If we try to use them with a big input:

(fib1 300000) ; or fib2

then fib1 would work file, whereas fib2 will likely run into DrRacket’s memory limit and the computation will be terminated. The problem is that fib2 uses the fibs2 value after the list-ref call, which will make a reference to the head of the list, preventing it to be garbage-collected while list-ref is cdr-ing down the list, making more links materialize.

Lazy Evaluation: Shell Examples

There is a very simple and elegant principle in shell programming — we get a single data type, a character stream, and many small functions, each doing a single simple job. With these small building blocks, we can construct more sequences that achieve more complex tasks, for example — a sorted frequency table of lines in a file:

sort foo | uniq -c | sort -nr

This is very much like a programming language — we get small blocks, and build stuff out of them. Of course there are swiss army knives like awk that try to do a whole bunch of stuff, (the same attitude that brought Perl to the world…) and even these respect the “stream” data type. For example, a simple { print $1 } statement will work over all lines, one by one, making it a program over an infinite input stream, which is what happens in reality in something like:

cat /dev/console | awk ...

But there is something else in shell programming that makes so effective: it is implementing a sort of a lazy evaluation. For example, compare this:

cat foo | awk '{ print $1+$2; }' | uniq

to:

cat foo | awk '{ print $1+$2; }' | uniq | head -5

Each element in the pipe is doing its own small job, and it is always doing just enough to feed its output. Each basic block is designed to work even on infinite inputs! (Even sort works on unlimited inputs…) (Soon we will see a stronger connection with lazy evaluation.)

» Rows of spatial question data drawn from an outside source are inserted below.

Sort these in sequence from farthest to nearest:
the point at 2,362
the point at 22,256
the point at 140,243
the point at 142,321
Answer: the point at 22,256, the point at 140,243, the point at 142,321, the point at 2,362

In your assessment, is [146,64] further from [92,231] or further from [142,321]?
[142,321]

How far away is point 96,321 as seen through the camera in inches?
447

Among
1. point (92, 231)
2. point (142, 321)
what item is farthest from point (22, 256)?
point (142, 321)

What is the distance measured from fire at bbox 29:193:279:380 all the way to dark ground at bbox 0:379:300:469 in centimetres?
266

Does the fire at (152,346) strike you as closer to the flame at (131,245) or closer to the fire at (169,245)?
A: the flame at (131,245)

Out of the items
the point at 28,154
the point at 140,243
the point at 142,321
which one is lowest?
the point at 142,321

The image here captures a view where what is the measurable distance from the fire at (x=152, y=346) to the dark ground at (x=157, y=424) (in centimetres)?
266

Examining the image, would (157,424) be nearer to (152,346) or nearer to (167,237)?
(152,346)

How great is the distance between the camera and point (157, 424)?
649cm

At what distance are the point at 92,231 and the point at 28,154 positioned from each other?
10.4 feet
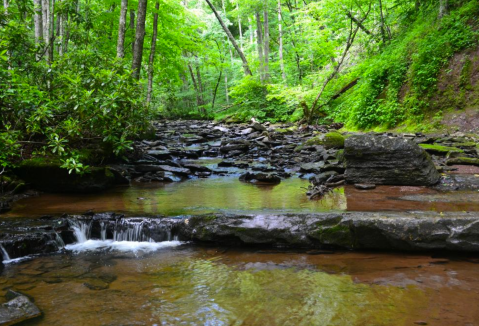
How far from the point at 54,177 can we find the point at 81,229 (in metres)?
2.58

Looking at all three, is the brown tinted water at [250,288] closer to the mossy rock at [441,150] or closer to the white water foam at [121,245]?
the white water foam at [121,245]

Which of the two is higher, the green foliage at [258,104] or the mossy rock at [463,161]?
the green foliage at [258,104]

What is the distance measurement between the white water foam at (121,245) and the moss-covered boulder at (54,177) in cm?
241

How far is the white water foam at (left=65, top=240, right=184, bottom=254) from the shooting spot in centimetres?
456

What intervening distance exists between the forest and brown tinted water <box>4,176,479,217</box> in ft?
2.82

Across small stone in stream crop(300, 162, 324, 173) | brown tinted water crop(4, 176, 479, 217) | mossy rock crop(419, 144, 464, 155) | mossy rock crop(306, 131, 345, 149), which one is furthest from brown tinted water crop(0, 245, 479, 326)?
mossy rock crop(306, 131, 345, 149)

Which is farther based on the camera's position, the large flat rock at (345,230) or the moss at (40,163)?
the moss at (40,163)

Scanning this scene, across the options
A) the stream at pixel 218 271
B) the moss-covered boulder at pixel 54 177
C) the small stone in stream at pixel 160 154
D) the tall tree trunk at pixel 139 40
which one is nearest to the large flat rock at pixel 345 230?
the stream at pixel 218 271

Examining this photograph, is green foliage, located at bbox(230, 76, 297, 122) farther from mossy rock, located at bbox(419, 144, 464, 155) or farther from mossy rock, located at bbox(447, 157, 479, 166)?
mossy rock, located at bbox(447, 157, 479, 166)

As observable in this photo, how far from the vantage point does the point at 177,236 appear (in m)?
4.80

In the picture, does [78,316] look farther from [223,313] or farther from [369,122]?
[369,122]

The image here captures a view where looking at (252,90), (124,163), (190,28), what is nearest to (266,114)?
(252,90)

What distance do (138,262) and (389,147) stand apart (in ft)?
17.0

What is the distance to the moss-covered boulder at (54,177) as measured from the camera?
22.4ft
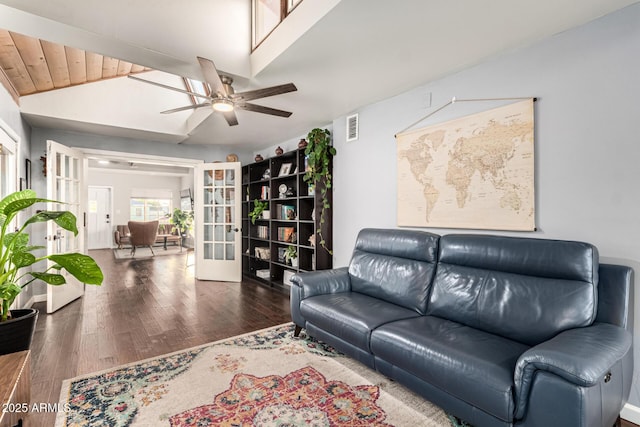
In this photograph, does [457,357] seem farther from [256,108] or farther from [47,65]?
[47,65]

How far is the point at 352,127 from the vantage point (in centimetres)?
363

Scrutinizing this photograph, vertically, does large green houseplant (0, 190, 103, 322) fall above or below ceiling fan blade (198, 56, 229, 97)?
below

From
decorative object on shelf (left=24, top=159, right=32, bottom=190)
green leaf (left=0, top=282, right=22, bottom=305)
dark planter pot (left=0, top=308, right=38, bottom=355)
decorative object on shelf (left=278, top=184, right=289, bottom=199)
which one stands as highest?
decorative object on shelf (left=24, top=159, right=32, bottom=190)

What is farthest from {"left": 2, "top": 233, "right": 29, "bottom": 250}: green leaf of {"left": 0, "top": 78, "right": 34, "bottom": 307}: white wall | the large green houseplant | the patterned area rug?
{"left": 0, "top": 78, "right": 34, "bottom": 307}: white wall

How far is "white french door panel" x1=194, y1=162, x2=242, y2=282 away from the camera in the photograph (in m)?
5.23

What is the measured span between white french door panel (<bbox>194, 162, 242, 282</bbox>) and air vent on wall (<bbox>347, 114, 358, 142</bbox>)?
235 cm

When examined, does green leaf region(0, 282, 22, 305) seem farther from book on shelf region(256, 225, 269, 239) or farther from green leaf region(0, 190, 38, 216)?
book on shelf region(256, 225, 269, 239)

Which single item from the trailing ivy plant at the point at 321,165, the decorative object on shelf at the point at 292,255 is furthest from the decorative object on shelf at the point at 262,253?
the trailing ivy plant at the point at 321,165

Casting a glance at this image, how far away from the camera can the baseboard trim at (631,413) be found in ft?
5.64

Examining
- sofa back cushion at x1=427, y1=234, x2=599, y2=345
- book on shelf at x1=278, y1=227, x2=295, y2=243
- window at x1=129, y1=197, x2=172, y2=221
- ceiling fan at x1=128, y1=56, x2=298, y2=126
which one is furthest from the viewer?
window at x1=129, y1=197, x2=172, y2=221

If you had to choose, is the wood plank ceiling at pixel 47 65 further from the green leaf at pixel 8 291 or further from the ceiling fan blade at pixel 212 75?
the green leaf at pixel 8 291

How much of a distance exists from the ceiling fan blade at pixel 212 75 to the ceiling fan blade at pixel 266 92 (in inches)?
5.7

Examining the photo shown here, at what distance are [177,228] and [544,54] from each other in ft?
33.1

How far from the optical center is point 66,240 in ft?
13.0
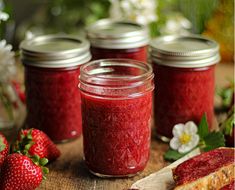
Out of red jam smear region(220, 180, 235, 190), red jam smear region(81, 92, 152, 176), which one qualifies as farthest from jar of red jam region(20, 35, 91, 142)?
red jam smear region(220, 180, 235, 190)

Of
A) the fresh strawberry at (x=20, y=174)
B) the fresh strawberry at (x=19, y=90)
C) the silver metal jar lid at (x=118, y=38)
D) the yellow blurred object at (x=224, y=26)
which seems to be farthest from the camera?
the yellow blurred object at (x=224, y=26)

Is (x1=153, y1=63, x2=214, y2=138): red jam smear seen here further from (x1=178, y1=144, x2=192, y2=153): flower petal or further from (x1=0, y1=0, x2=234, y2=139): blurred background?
(x1=0, y1=0, x2=234, y2=139): blurred background

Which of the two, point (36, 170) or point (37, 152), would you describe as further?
point (37, 152)

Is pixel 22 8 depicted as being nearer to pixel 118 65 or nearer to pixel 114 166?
pixel 118 65

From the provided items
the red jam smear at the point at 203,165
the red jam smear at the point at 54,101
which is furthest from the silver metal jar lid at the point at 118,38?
the red jam smear at the point at 203,165

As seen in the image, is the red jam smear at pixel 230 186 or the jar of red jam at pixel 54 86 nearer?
the red jam smear at pixel 230 186

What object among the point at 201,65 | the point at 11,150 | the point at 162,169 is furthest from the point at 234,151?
the point at 11,150

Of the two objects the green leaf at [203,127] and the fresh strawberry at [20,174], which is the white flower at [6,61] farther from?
the green leaf at [203,127]
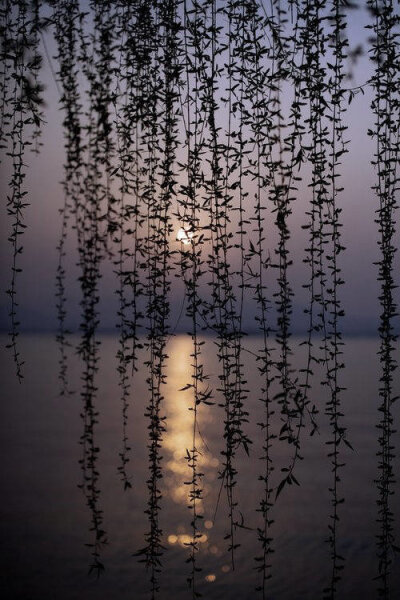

Side note: (Alan Perlis) “It is better to have 100 functions operate on one data structure than 10 functions on 10 data structures”… But the uniformity comes at a price: the biggest problem shells have is in their lack of a recursive structure, contaminating the world with way too many hacked up solutions. More than that, it is extremely inefficient and usually leads to data being re-parsed over and over and over — each small Unix command needs to always output stuff that is human readable, but the next command in the pipe will need to re-parse that, eg, rereading decimal numbers. If you look at pipelines as composing functions, then a pipe of numeric commands translates to something like:

itoa(baz(atoi(itoa(bar(atoi(itoa(foo(atoi(inp)))))))))

and it is impossible to get rid of the redundant atoi(itoa(...))s.